--- Фрагмент документа ---
Все это указывало уже тогда на необходимость реформирования огромной и неповоротливой научной системы. Однако реальные и открытые обсуждения вариантов реформирования отечественной науки стали возможными только в горбачевскую эпоху, когда научно-техническая интеллигенция получила наконец политические свободы. Многие помнят, сколько резких слов было произнесено на митингах и собраниях в институтах АН СССР по поводу «феодальных порядков» в академии, по поводу необходимости участия «низов» в управлении научными коллективами, по поводу так называемых профсоюзных академиков ит. п. Апофеозом движения за реформирование всей советской научной системы была организация акции (с митингом у стен президиума АН СССР) в поддержку Андрея Сахарова, за его избрание делегатом Съезда народных депутатов СССР. Одновременно возникли сильные союзы ученых с вполне практичными программами реформирования прежде всего Академии наук СССР.
Увы, все это ушло в тень огромных политических и экономических проблем, возникших сразу после распада СССР и начала шоковой терапии в России. Темне менее мы (в правительстве Егора Гайдара) чувствовали свою ответственность за продолжение борьбы за свободу научного творчества и переустройство нашей науки на демократических принципах. Другое дело, что в 1992 году на первое место вышли не политические, а экономические императивы.
В 1992 году начала меняться вся экономическая парадигма, менялся, по сути, общественный строй, как же можно было оставить «нетронутой» советскую систему науки? Мы хотели сделать науку гораздо более компактной, отвечающей новой модели экономики — рыночной. Это означало, что все экономические субъекты становятся равноправными с государством и играют на равных. Если говорить об экономике, у государства только одна привилегия — оно, к сожалению или к счастью, задает условия и правила игры. Нам было ясно, что в такой экономике, гибкой и четко считающей ресурсы, выживет только та наука, которая нужна потребителю, будь то частная фирма или государство.
--- Данные для проверки ---
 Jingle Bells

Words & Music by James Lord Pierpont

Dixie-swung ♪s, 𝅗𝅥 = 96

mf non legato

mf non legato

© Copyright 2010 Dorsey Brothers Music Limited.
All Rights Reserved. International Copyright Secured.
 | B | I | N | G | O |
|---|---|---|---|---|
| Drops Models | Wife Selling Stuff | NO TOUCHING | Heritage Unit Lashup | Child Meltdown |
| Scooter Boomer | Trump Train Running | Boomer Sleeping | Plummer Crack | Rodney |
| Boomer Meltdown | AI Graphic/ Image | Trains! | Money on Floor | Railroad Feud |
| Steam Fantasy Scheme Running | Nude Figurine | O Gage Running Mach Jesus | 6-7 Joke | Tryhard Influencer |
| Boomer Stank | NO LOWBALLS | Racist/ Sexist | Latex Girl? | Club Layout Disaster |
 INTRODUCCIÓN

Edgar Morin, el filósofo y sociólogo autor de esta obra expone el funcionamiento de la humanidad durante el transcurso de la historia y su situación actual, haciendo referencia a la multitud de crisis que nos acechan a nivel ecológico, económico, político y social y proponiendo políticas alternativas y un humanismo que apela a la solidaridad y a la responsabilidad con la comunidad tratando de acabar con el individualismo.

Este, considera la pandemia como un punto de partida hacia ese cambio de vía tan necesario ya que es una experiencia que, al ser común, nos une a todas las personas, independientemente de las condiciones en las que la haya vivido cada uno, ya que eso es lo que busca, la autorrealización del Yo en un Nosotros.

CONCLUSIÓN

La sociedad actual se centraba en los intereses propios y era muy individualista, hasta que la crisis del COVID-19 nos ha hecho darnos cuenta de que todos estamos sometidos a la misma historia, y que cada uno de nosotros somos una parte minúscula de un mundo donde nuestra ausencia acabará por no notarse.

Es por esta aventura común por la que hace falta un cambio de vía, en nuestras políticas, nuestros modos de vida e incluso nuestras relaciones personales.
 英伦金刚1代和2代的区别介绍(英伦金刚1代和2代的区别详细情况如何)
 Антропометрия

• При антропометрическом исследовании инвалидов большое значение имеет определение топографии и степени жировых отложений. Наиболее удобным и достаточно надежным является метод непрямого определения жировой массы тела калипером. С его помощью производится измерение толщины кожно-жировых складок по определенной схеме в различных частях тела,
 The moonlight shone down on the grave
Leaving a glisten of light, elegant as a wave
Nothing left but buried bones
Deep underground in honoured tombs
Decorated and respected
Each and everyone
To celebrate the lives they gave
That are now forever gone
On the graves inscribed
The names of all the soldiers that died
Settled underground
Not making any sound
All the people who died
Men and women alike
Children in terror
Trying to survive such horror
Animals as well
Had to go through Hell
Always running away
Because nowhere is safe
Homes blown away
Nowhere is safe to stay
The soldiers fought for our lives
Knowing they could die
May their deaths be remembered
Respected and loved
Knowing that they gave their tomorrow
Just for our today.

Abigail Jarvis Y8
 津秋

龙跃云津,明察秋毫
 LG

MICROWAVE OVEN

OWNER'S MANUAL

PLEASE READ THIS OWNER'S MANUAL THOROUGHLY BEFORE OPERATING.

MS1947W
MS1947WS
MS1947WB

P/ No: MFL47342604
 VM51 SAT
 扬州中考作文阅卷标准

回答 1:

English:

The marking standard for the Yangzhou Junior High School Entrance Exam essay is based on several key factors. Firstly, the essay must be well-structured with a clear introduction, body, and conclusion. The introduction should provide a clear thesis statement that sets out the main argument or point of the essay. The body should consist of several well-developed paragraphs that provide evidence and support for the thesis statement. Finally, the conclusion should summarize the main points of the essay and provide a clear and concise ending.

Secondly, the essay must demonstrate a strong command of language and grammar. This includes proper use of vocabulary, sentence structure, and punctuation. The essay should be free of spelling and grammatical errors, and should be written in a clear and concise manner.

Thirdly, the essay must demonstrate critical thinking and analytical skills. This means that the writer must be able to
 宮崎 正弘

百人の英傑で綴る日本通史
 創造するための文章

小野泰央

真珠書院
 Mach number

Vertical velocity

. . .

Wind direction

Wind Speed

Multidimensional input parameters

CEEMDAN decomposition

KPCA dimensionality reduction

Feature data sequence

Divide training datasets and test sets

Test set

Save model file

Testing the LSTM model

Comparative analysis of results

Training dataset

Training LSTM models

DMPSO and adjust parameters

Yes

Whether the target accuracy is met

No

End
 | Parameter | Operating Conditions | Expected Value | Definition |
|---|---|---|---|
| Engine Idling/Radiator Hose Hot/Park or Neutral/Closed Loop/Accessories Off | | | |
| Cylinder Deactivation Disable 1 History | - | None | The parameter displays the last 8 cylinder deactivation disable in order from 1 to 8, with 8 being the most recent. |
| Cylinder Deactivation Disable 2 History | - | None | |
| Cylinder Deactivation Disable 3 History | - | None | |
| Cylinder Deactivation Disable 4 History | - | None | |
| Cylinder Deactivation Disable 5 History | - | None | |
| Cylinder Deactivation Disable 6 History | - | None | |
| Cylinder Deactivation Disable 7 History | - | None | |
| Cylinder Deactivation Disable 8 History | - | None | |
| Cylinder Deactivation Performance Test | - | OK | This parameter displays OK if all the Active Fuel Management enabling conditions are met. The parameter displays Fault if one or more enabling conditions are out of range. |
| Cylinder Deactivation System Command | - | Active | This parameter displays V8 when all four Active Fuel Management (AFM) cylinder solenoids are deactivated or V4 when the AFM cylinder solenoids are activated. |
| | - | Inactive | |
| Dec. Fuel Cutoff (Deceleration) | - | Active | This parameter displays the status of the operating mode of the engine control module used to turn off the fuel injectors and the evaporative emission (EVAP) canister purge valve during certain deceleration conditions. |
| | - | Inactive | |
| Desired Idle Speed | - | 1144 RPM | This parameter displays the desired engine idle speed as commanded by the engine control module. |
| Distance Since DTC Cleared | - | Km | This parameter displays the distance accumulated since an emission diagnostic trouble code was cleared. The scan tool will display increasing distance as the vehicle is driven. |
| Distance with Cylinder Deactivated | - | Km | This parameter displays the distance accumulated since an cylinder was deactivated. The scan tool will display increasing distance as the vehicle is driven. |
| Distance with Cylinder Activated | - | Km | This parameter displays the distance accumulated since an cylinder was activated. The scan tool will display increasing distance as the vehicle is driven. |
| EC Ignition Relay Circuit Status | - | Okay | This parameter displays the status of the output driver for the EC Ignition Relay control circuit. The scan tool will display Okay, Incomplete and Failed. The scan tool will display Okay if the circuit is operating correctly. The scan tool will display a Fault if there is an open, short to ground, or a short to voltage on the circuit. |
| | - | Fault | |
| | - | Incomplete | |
---
* **Рабочее задание 1**
В чью поддержку, согласно фрагменту документа, была организована акция с митингом у стен президиума АН СССР?
* **Рабочее задание 2**
Почему, по словам фрагмента документа, реальные и открытые обсуждения реформы отечественной науки стали возможны только в горбачевскую эпоху? Ответьте в одном–трех предложениях.
* **Рабочее задание 3**
Изложите суть фрагмента документа в двух предложениях.

* **Решение задания 1**
В поддержку Андрея Сахарова, за его избрание делегатом Съезда народных депутатов СССР.

* **Решение задания 2**
Только в горбачевскую эпоху научно-техническая интеллигенция наконец получила политические свободы. Это и сделало такие обсуждения возможными.

* **Решение задания 3**
Необходимость реформировать огромную советскую научную систему назревала давно, но открыто обсуждать ее стало возможно лишь в горбачевскую эпоху, когда возникли и союзы ученых с программами преобразования Академии наук СССР. После распада СССР эти задачи отошли в тень экономических проблем, и в 1992 году в правительстве Егора Гайдара стремились сделать науку компактнее и приспособить ее к рыночной экономике, где выживет только наука, нужная потребителю.